Main entrance into the North Korean DMZ. By Own work - Own work, Public Domain, https://commons.wikimedia.org/w/index.php?curid=363748
Advocacy group Veterans of Foreign Wars is optimistic about the U.S. and North Korea’s agreement to recover fallen U.S. military remains lost on the Korean Peninsula more than 60 years ago.
“We owe it to the families,” said Bob Wallace, the organization’s executive director of its Washington, D.C., office, to The Daily Caller News Foundation.
North Korea already possesses approximately 200 sets of remains that the country can turn over to the U.S. immediately, Wallace said. Those remains would be identified in a Hawaii laboratory, and, finally, families would be contacted.
“It’s not going to happen overnight, but the fact that [the U.S. and North Korea] are talking … Things are very positive,” Wallace said.
Approximately 5,300 U.S. military personnel unaccounted for in North Korea were lost during the Korean War, during which the United States backed South Korea from 1950 to 1953.

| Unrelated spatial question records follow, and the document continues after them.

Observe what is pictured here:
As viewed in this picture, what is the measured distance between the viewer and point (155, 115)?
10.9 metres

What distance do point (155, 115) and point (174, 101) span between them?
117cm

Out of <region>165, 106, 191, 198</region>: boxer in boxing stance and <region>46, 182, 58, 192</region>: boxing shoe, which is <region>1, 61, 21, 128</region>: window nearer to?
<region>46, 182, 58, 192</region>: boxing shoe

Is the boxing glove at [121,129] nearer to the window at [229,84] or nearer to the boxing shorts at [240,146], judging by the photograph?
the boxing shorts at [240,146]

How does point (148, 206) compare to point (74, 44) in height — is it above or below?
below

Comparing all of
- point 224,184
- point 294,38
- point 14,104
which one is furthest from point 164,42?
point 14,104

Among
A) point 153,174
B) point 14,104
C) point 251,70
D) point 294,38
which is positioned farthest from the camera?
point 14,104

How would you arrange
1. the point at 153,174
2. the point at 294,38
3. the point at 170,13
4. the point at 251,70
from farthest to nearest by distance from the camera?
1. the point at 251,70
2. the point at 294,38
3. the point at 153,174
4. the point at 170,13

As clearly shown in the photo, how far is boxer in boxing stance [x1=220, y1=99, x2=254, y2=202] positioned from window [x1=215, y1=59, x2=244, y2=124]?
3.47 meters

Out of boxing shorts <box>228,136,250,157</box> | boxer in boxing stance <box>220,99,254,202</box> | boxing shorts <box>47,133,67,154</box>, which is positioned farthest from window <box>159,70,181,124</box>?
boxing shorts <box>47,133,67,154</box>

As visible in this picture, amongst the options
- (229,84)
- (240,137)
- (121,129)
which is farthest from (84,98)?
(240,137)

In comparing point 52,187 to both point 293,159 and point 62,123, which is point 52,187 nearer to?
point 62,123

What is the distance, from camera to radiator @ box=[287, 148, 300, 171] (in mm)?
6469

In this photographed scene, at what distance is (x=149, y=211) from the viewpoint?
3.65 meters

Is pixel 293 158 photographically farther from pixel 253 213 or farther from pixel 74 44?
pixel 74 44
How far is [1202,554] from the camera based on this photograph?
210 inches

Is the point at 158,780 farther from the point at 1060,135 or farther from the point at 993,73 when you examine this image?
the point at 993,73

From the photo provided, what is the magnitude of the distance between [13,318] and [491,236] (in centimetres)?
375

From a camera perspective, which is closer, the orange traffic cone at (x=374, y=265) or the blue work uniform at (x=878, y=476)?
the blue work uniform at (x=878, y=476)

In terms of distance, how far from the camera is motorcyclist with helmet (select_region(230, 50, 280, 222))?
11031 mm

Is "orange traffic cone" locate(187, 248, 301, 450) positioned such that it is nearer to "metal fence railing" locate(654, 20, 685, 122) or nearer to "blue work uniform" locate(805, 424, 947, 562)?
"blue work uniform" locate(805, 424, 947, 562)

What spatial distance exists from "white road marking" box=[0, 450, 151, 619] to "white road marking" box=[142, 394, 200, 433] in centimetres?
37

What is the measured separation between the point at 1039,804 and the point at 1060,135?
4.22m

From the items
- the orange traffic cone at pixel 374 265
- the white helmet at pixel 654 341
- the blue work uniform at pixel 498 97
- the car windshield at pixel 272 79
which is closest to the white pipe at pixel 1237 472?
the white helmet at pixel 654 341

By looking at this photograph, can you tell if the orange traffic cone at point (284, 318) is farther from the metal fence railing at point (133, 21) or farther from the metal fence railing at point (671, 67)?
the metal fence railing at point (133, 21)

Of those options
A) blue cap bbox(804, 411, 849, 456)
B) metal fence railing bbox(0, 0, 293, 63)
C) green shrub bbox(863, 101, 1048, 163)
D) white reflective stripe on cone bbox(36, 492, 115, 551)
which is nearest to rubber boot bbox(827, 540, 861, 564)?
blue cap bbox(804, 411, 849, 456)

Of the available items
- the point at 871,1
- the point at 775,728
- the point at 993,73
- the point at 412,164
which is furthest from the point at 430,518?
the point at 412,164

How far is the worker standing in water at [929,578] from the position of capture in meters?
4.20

The VFW is pleased to see the commitment to recovering POW/MIA remains as one of the four points listed in the agreement between the U.S. and North Korea. An estimated 5,300 missing American service members are in North Korea and potentially recoverable. https://t.co/cdEWEmlv8T
— VFW National HQ (@VFWHQ) June 12, 2018
The U.S. embarked on recovery missions from 1996 until 2005, around the time that North Korea conducted its first nuclear test. The new agreement was struck at a summit between U.S. President Donald Trump and North Korean leader Kim Jong Un in Singapore on Tuesday.
For now, Wallace is hopeful.
“We just have to see it become reality,” he said. “We’ll be watching it move forward.”